TV Critics Debate: Summer 2017's highs and lows. Tim Goodman and Daniel Fienberg talk Twin Peaks and Game of Thrones, analyze Netflix's recent stumbles and rejoice in good new shows from unexpected places (Audience Network, anyone?).
In an interview in which Stephen Colbert repeatedly referred to his guest as "The Mooch," the host asked Anthony Scaramucci if he was "brought in just to get rid of" Reince Priebus, who was also ousted from the White House. Watch here.
What else we're reading...
— "Laura Ingraham is in line for a talk show on Fox News." Brian Stelter reports: "The addition of an Ingraham talk show could be part of a bigger-picture reshuffling of Fox News Channel's highly rated schedule." [CNN]
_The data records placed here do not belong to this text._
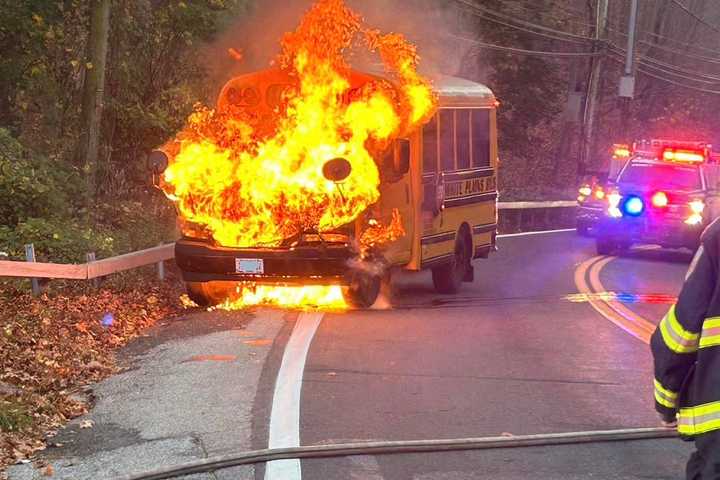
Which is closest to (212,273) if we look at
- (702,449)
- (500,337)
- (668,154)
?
(500,337)

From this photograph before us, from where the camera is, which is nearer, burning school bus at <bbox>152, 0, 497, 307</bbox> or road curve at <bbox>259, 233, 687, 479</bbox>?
road curve at <bbox>259, 233, 687, 479</bbox>

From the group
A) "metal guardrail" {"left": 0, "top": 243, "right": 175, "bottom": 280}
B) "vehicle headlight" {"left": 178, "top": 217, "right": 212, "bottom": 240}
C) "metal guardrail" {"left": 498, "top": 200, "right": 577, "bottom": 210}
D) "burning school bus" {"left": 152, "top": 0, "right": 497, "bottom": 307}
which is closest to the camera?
"metal guardrail" {"left": 0, "top": 243, "right": 175, "bottom": 280}

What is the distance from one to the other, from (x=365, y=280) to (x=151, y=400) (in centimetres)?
480

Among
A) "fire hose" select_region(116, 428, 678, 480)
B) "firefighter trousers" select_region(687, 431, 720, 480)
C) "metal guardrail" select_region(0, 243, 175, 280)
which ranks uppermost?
"firefighter trousers" select_region(687, 431, 720, 480)

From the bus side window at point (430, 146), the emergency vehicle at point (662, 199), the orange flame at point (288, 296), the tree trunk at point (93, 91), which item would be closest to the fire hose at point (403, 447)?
the orange flame at point (288, 296)

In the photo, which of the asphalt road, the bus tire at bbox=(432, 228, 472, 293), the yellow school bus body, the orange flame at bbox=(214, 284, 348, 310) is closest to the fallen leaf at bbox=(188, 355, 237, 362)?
the asphalt road

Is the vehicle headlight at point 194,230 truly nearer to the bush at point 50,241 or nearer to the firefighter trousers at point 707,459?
the bush at point 50,241

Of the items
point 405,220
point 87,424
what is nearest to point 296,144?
point 405,220

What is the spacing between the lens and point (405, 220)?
13.4 m

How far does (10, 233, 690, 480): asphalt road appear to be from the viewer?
21.8ft

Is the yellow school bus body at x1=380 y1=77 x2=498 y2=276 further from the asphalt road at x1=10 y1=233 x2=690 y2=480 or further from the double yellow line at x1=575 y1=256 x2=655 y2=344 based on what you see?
the double yellow line at x1=575 y1=256 x2=655 y2=344

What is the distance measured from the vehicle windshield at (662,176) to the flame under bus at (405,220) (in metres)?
5.94

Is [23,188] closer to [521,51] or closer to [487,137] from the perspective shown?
[487,137]

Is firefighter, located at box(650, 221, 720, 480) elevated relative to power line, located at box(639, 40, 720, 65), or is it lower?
lower
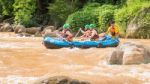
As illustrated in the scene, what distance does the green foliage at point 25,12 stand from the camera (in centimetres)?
3306

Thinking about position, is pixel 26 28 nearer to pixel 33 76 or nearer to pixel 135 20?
pixel 135 20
— "Books coverage after Michiko Kakutani." Boris Kachka's profile: "Why the world's most powerful book critic left the Times and what she's doing next." [New York]
— "How A.I. is creating building blocks to reshape music." Cade Metz reports: "Project Magenta, a team at Google, is crossbreeding sounds from different instruments based on neural networks." [The New York Times]
— "Can The Hitman’s Bodyguard win the title of titles?" Michael Salfino notes: "The Ryan Reynolds-Samuel L. Jackson movie follows a long line of ‘The Someone’s Something’ films." [The Wall Street Journal]
— "Mike Judge: Trump makes Idiocracy look 'optimistic." Matt Wilstein notes: "The writer/director didn’t think things would get this bad for another 500 years." [The Daily Beast]
Today's birthdays: Jennifer Lawrence, 27, Ben Affleck, 45, Anthony Anderson, 47, Debra Messing, 49, Peter Hermann, 50, Alejandro González Iñárritu, 54.